- **Fragmento**:

Entré en aquella oficina, cargada de ilusión. Iba sola, pensé que al ser un trámite rápido no me hacía falta compañía. Tenía el volante de mi ginecólogo, las recetas para comprar la medicación y empezar el tratamiento de fertilidad. Estábamos en 2006, ya teníamos matrimonio igualitario y por fin dos lesbianas podían imaginar tener una vida e hijos propios en común, nada podía fallar. “¿Cuánto tiempo lleva queriendo quedarse embarazada?” preguntó la inspectora médica. De ella dependía que yo pudiera continuar con el tratamiento de forma gratuita. “Hace mucho, pero estoy casada con una mujer” dije yo. La inspectora explotó en una risotada y dijo: “¡Así ni en un millón de años se queda usted embarazada! Usted no tiene derecho a este tratamiento de forma gratuita, va a tener que pagar”. En ese momento supe que este camino iba a estar lleno de piedras. Esa risa me resultó hiriente y tremendamente discriminatoria, lo supe por la frustración y la rabia que me provocó. Salí de aquel despacho dando voces, llamando impresentable a aquella inspectora que no mostró ningún respeto por mí y mis deseos de ser madre. Y con eso me quedé, no tenía ninguna estrategia para denunciar o hacer alguna reclamación, no conocía ninguna organización que me pudiese ayudar. Algo que disminuyese mi frustración. Aquello me devolvió de golpe a una realidad que siempre supe que estaba ahí y siempre había tratado de evitar. Pero no, no se puede. Así que decidí luchar contra ella.

- **Datos extraídos de una colección**:

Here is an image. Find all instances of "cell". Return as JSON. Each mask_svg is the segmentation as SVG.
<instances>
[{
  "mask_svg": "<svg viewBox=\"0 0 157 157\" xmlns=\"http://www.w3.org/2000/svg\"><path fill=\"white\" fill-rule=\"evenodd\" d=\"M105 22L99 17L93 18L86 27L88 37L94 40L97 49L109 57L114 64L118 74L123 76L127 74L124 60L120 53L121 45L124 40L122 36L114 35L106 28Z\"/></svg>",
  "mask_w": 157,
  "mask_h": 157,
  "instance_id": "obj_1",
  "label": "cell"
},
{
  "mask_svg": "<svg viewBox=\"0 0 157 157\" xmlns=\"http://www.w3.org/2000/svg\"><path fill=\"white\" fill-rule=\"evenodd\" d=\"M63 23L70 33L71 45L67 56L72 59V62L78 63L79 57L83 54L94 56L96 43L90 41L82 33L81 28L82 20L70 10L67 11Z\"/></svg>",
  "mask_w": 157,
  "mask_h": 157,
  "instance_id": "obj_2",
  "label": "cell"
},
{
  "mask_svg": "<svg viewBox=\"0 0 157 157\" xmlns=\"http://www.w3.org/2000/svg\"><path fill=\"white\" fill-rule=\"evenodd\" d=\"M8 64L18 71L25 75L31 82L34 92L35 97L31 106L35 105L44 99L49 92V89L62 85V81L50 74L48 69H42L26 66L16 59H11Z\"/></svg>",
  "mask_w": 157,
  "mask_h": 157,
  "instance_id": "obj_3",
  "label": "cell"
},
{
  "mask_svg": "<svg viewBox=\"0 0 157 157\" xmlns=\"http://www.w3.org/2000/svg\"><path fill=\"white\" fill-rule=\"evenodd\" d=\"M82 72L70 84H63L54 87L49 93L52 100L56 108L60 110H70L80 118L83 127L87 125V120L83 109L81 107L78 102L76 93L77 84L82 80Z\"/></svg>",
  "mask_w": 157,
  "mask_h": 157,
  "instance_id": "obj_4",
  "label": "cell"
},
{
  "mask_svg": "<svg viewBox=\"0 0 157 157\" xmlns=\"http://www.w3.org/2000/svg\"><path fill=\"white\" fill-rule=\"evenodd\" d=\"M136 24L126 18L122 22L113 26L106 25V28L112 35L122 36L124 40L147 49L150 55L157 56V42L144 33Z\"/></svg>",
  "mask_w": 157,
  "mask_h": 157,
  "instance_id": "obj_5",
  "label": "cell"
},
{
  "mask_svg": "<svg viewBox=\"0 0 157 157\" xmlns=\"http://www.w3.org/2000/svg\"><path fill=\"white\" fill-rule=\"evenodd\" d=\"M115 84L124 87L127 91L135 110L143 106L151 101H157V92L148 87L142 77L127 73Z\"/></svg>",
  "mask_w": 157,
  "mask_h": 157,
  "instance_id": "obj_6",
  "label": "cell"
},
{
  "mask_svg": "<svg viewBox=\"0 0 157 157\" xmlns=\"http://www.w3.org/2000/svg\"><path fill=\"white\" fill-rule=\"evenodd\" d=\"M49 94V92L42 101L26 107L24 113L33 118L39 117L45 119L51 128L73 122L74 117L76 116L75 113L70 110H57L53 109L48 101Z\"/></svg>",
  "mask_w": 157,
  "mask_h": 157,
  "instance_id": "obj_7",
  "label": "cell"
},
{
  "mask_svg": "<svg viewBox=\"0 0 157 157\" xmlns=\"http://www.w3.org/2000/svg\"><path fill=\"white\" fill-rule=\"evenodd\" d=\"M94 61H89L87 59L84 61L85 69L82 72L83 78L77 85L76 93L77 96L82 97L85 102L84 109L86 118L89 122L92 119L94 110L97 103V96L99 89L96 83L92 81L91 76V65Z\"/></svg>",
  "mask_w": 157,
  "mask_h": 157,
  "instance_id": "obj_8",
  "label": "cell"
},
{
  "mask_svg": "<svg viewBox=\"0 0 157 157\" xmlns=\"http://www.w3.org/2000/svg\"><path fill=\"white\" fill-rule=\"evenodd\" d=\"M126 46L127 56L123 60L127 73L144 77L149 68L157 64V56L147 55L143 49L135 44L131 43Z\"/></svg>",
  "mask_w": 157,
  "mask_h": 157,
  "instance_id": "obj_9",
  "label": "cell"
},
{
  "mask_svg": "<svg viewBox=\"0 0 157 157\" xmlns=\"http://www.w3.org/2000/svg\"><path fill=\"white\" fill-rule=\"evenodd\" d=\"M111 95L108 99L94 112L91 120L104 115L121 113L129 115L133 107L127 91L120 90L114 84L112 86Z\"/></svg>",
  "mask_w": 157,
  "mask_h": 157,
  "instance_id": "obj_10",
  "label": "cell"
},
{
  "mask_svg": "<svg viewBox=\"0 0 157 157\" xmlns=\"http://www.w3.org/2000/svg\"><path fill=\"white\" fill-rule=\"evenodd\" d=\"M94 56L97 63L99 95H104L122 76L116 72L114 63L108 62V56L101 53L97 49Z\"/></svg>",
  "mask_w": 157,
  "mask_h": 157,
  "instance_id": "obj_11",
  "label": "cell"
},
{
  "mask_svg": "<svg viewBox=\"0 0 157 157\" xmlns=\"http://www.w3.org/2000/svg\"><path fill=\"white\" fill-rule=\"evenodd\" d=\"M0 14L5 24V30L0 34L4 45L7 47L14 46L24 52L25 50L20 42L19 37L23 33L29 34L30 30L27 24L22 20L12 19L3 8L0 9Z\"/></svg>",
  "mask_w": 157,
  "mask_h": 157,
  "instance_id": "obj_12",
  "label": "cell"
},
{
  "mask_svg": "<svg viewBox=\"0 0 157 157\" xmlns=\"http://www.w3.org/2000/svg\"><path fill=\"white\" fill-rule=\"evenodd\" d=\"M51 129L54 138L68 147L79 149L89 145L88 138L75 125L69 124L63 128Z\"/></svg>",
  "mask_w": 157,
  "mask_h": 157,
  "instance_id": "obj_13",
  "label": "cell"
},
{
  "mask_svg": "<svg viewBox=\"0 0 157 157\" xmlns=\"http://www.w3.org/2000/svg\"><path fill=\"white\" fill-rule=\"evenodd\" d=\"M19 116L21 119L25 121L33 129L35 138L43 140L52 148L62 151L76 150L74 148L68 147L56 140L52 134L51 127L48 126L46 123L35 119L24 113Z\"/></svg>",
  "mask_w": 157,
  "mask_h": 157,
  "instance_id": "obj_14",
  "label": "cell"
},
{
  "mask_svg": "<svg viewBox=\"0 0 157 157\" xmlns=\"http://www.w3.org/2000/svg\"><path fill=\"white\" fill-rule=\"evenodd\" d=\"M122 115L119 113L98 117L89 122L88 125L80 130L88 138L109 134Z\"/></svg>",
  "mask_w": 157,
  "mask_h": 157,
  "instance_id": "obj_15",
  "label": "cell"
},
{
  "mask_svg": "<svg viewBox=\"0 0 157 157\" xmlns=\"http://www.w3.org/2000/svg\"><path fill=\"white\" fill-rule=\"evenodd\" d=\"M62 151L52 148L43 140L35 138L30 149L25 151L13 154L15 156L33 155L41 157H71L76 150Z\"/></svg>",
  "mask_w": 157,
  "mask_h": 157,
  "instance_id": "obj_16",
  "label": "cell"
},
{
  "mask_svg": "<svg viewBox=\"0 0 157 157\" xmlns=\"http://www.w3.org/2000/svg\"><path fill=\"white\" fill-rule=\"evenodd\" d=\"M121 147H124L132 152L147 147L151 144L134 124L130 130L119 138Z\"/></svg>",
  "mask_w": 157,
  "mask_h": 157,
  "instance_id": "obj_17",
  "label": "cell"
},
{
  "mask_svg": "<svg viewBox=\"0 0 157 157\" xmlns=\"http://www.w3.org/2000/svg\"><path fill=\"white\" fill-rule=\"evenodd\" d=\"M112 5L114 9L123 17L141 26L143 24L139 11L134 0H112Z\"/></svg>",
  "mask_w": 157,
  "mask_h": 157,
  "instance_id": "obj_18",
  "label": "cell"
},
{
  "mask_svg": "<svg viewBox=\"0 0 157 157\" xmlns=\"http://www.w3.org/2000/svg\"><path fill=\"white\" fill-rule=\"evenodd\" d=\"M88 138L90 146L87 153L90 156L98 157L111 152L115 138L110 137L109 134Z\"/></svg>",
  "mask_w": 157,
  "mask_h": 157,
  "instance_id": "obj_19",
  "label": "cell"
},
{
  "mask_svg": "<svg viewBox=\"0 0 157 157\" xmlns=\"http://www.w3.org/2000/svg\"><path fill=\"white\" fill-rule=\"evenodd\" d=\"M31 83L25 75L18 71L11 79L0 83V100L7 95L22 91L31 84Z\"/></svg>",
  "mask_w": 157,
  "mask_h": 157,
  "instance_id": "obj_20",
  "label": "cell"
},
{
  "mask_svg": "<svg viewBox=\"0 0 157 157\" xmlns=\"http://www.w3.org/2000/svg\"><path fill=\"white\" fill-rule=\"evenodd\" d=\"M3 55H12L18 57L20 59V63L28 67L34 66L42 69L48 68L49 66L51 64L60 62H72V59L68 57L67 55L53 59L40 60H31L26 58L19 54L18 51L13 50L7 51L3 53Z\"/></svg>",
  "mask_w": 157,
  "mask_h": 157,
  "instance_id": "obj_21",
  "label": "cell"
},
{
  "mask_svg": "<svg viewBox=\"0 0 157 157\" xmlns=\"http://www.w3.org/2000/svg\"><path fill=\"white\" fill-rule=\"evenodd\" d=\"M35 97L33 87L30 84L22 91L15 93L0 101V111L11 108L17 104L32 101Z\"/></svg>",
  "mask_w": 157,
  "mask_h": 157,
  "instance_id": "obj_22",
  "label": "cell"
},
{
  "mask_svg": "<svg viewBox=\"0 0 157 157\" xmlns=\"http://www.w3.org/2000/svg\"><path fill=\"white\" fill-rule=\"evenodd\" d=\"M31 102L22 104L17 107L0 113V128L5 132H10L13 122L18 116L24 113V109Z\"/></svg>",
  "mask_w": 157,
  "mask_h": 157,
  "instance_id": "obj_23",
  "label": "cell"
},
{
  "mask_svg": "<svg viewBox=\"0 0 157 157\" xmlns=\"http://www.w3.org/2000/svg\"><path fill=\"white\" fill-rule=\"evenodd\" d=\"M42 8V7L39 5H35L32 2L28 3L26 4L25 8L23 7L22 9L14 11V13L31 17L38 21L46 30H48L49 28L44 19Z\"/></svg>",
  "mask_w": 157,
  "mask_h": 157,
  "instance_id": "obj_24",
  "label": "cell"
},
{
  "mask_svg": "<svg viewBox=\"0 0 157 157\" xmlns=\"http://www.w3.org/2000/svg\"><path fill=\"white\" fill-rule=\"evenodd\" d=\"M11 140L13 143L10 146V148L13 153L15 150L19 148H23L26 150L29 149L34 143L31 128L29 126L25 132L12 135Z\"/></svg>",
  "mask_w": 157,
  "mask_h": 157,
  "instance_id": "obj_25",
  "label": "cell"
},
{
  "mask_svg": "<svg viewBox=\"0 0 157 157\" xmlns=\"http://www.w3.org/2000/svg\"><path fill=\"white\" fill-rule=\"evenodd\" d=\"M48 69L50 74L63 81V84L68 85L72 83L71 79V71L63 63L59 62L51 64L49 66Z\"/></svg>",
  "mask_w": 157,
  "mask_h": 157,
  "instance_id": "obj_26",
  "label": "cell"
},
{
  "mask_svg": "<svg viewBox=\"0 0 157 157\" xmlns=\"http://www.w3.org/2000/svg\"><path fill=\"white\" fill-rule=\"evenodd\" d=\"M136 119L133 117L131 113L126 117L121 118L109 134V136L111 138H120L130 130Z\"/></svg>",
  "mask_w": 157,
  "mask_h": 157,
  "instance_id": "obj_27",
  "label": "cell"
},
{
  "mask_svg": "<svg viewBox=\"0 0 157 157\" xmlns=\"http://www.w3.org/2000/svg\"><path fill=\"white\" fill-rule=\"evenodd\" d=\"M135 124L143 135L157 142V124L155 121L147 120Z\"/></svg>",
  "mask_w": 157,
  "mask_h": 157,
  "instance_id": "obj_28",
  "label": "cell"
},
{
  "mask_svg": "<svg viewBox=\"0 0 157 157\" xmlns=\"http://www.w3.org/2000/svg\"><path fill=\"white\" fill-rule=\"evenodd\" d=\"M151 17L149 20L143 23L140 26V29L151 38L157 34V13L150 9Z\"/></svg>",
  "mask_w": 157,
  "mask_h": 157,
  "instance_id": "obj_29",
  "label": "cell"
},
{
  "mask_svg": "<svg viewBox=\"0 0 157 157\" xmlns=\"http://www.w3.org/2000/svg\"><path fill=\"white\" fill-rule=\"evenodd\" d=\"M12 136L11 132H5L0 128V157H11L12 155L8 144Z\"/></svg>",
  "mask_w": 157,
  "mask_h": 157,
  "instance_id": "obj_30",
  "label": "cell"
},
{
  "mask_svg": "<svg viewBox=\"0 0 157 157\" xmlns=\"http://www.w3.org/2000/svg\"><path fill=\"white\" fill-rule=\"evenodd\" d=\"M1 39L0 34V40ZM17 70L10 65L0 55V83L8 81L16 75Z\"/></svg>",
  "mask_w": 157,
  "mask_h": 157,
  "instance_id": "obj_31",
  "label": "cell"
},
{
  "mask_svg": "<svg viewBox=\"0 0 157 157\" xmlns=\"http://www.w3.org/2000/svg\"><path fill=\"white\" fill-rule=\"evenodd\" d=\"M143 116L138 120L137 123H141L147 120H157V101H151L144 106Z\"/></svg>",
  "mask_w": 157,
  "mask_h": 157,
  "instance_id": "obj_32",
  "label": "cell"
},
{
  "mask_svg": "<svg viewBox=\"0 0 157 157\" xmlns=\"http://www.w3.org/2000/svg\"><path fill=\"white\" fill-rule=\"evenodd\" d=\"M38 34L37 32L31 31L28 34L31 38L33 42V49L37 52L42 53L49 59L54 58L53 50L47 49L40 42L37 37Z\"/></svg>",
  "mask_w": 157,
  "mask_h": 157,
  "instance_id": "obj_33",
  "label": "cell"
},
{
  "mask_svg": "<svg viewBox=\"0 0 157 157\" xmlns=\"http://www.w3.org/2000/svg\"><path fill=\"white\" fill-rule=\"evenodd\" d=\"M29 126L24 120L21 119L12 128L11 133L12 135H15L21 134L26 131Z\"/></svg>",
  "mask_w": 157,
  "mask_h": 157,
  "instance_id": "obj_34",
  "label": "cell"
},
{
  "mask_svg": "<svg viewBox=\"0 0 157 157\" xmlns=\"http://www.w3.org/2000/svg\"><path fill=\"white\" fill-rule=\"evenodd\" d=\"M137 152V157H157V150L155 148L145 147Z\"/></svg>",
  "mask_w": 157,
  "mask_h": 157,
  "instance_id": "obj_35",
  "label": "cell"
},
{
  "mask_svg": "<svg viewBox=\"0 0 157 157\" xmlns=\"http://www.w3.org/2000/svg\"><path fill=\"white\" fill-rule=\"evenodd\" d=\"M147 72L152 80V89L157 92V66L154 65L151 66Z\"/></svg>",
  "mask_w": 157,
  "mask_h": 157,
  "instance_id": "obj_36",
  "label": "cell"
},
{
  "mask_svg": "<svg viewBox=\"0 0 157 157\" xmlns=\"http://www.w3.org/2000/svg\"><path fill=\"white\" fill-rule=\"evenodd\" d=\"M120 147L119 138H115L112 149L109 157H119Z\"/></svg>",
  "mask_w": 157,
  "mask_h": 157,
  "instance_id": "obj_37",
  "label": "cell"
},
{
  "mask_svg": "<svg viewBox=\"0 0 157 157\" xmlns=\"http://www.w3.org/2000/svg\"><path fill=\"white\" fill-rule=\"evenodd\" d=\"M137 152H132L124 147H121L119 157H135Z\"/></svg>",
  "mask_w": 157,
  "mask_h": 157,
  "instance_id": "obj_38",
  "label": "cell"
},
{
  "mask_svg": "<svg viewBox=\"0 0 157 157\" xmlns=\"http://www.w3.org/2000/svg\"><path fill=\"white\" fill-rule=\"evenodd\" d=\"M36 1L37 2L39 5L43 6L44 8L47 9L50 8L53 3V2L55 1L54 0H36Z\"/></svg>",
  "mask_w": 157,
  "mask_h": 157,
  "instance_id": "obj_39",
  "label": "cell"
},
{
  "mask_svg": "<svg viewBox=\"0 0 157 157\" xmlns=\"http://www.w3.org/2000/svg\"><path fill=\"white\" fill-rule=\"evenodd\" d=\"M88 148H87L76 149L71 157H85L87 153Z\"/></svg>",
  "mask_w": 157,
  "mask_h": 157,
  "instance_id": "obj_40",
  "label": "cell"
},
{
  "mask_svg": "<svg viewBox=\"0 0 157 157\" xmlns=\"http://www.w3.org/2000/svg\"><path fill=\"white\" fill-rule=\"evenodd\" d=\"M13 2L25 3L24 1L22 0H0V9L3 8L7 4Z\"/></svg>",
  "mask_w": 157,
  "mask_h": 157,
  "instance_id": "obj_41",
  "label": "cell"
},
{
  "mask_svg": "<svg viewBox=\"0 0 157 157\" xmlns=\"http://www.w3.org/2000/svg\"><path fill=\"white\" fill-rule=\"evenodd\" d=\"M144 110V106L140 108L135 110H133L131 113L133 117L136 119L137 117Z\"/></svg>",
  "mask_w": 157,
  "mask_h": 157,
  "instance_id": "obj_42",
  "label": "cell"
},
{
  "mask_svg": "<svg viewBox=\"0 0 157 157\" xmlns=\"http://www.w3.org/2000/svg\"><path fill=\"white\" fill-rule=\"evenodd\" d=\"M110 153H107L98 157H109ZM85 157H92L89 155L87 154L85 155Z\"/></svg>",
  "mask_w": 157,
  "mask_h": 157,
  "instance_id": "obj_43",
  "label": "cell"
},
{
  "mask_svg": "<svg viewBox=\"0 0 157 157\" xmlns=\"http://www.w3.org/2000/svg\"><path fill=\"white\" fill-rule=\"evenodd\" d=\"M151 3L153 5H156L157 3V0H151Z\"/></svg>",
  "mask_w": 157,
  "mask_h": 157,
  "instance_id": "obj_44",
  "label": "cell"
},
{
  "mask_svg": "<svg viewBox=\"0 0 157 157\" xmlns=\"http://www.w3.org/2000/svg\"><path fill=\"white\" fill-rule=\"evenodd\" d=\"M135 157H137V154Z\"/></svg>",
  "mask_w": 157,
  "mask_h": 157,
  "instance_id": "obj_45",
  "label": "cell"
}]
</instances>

- **Tarea asignada**: Según el fragmento, ¿en qué año ocurrió la visita a la oficina de la inspectora médica? Los ítems no hacen falta para resolver la tarea.

- **Respuesta**: En 2006.